Stored records

========================================

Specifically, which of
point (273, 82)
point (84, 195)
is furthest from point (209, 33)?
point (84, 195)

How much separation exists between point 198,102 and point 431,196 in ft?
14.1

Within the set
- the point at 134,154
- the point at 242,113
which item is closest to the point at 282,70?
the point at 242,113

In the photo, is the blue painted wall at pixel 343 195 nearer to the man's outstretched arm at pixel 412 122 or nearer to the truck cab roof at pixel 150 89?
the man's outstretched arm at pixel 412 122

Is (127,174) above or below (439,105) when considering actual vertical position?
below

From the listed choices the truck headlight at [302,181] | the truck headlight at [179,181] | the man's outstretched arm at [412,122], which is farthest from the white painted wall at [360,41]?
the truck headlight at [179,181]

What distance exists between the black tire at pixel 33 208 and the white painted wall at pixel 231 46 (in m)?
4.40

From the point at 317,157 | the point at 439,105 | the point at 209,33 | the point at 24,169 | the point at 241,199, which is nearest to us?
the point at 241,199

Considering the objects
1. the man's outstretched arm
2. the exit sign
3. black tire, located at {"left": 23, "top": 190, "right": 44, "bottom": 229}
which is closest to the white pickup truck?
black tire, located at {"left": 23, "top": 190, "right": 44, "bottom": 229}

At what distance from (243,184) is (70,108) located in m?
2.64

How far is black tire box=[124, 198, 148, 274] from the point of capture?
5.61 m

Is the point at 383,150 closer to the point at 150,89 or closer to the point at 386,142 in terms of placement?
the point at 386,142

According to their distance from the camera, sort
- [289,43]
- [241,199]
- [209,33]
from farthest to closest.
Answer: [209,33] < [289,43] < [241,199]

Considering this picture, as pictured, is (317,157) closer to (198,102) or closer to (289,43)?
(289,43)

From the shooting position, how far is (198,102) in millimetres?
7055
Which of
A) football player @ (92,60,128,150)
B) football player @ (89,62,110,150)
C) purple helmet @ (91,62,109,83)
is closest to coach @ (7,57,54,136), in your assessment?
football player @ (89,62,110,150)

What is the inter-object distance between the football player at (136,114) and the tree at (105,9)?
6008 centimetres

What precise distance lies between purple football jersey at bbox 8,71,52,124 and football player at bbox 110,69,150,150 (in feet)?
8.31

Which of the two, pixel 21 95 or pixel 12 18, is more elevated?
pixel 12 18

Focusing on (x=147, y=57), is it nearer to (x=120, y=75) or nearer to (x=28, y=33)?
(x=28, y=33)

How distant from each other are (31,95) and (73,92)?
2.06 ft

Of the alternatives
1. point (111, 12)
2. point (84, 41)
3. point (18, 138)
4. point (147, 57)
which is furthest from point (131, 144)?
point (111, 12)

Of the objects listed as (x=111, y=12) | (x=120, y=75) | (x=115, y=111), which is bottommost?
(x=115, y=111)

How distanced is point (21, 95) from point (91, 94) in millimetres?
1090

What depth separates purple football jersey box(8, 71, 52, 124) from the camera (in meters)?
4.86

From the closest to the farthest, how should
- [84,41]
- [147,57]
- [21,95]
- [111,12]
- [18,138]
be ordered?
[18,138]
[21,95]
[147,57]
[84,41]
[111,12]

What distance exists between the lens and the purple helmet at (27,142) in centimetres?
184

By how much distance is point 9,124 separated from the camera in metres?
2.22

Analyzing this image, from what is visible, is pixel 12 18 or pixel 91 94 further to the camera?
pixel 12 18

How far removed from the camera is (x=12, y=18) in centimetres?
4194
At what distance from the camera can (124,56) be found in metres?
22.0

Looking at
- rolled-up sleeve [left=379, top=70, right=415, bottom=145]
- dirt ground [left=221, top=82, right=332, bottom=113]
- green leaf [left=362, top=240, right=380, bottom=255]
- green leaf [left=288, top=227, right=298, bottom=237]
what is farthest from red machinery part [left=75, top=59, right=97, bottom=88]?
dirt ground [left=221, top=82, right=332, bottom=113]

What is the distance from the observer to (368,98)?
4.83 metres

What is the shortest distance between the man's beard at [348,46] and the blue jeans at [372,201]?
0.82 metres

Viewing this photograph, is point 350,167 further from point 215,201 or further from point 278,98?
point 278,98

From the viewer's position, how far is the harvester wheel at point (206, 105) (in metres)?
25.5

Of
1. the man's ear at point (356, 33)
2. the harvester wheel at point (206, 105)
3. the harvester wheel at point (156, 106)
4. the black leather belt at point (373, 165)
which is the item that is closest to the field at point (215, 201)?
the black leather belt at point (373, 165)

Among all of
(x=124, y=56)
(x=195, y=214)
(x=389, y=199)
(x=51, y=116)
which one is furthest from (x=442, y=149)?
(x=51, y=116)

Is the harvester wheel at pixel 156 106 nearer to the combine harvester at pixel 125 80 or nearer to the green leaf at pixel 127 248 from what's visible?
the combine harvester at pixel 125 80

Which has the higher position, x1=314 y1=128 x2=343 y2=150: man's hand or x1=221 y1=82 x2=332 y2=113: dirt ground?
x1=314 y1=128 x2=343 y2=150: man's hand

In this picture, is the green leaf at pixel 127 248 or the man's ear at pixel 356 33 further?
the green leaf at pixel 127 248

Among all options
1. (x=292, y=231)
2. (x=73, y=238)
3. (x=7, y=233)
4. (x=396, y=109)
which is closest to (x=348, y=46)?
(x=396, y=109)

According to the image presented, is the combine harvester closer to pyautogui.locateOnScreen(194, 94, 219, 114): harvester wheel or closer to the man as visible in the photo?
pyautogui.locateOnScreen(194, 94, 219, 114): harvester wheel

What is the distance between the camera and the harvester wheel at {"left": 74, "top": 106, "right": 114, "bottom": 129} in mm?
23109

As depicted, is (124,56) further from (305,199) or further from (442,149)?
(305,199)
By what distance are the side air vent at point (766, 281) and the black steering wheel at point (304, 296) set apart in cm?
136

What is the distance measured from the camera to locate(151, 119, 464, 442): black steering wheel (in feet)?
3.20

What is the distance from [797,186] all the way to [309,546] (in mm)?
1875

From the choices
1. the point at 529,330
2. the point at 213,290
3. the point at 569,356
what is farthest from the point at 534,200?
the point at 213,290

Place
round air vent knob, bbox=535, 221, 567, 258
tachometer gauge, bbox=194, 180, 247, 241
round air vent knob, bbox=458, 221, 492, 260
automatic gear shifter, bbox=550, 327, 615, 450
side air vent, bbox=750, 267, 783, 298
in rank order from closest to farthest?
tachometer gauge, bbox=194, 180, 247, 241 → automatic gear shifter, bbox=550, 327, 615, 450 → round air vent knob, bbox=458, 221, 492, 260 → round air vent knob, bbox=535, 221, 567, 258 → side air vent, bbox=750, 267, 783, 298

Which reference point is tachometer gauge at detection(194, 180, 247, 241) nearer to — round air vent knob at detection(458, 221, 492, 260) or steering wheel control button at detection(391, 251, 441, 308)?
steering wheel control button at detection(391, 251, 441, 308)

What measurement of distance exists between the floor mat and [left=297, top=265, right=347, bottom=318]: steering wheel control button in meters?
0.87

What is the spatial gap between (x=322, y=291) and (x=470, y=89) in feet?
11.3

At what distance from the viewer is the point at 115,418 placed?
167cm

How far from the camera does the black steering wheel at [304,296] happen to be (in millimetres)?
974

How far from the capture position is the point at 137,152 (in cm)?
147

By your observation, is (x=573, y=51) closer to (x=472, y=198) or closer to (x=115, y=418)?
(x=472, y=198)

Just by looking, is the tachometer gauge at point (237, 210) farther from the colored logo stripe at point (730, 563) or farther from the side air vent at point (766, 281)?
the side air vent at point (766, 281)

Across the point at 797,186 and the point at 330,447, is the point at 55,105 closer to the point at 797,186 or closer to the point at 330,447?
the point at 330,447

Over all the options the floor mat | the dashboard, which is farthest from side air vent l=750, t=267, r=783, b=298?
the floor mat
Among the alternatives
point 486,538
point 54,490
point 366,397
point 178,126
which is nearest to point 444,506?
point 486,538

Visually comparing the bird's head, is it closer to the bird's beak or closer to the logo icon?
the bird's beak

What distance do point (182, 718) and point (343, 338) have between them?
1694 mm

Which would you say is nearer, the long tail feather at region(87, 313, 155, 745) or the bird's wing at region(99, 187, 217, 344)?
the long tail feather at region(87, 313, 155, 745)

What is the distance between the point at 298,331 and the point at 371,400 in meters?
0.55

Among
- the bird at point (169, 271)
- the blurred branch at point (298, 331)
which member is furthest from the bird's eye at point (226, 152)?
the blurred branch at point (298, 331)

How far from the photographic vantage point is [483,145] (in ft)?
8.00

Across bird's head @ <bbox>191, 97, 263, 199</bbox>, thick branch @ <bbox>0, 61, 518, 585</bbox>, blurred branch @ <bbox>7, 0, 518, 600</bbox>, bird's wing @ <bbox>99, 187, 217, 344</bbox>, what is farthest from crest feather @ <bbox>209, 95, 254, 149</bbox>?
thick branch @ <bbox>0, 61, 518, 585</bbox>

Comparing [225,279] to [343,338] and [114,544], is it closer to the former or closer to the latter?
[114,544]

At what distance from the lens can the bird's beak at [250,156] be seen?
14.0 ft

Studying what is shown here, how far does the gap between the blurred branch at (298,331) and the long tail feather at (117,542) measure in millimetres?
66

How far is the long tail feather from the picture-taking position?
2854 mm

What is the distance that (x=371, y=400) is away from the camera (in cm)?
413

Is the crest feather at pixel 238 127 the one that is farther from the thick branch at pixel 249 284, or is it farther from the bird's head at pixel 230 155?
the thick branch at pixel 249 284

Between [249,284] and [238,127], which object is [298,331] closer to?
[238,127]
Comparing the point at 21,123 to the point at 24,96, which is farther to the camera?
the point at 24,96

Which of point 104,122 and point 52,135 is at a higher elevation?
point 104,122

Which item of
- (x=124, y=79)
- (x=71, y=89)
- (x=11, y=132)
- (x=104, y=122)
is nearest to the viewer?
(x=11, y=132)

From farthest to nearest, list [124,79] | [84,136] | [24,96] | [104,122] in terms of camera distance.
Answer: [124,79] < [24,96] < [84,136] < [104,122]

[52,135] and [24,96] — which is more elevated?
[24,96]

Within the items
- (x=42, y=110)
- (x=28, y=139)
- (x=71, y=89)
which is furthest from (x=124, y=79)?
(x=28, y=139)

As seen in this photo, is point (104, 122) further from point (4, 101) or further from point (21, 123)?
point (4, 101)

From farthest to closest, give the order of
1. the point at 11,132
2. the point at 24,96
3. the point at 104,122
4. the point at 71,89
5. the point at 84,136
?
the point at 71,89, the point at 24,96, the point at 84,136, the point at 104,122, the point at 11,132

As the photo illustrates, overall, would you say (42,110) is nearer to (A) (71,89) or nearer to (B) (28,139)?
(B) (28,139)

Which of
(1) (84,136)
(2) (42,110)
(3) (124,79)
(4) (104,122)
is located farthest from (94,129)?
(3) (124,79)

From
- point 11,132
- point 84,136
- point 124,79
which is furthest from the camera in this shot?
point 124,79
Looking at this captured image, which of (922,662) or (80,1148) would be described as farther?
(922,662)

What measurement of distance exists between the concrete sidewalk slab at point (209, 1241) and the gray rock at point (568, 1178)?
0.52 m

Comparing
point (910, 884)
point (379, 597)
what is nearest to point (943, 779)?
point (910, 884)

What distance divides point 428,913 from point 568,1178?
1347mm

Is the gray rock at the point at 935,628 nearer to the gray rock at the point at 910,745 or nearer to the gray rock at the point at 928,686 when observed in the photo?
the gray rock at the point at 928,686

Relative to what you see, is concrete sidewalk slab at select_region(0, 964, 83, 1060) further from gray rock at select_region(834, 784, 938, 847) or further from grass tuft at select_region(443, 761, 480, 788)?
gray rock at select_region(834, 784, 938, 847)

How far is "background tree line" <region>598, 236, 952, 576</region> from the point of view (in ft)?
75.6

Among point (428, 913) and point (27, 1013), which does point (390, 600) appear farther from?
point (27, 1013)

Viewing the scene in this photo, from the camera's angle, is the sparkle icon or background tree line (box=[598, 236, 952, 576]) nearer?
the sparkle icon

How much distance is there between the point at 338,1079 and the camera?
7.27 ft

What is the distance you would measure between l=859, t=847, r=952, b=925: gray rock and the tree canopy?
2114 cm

========================================

* What you will do
Starting at the line with "As the photo" and continuing through the end of the material, rewrite the lines with "concrete sidewalk slab" changed to "paving stone" and nothing else altered.

* Solved exercise
As the photo illustrates, overall, would you say (42,110) is nearer to (A) (71,89) or nearer to (B) (28,139)?
(B) (28,139)

Which of
(1) (84,136)
(2) (42,110)
(3) (124,79)
(4) (104,122)
is located farthest from (94,129)?
(3) (124,79)

From
- point 11,132
- point 84,136
- point 124,79
which is furthest from the camera in this shot?
point 124,79
Looking at this captured image, which of (922,662) or (80,1148) would be described as farther?
(922,662)

What measurement of distance exists between the paving stone at point (209, 1241) and the gray rock at point (568, 1178)?
0.52 m

Comparing
point (910, 884)
point (379, 597)
what is nearest to point (943, 779)?
point (910, 884)

What distance divides point 428,913 from point 568,1178?
1347mm

Is the gray rock at the point at 935,628 nearer to the gray rock at the point at 910,745 or nearer to the gray rock at the point at 928,686 when observed in the photo?
the gray rock at the point at 928,686

Relative to what you see, is paving stone at select_region(0, 964, 83, 1060) further from gray rock at select_region(834, 784, 938, 847) or further from grass tuft at select_region(443, 761, 480, 788)?
gray rock at select_region(834, 784, 938, 847)

How far is "background tree line" <region>598, 236, 952, 576</region> from the point of view (in ft)?
75.6

Among point (428, 913) and point (27, 1013), which does point (390, 600) appear farther from?
point (27, 1013)

Viewing the scene in this photo, from the camera's angle, is the sparkle icon or background tree line (box=[598, 236, 952, 576]) nearer?
the sparkle icon

How much distance is there between the point at 338,1079 and the camera?
7.27 ft

What is the distance you would measure between l=859, t=847, r=952, b=925: gray rock and the tree canopy?
2114 cm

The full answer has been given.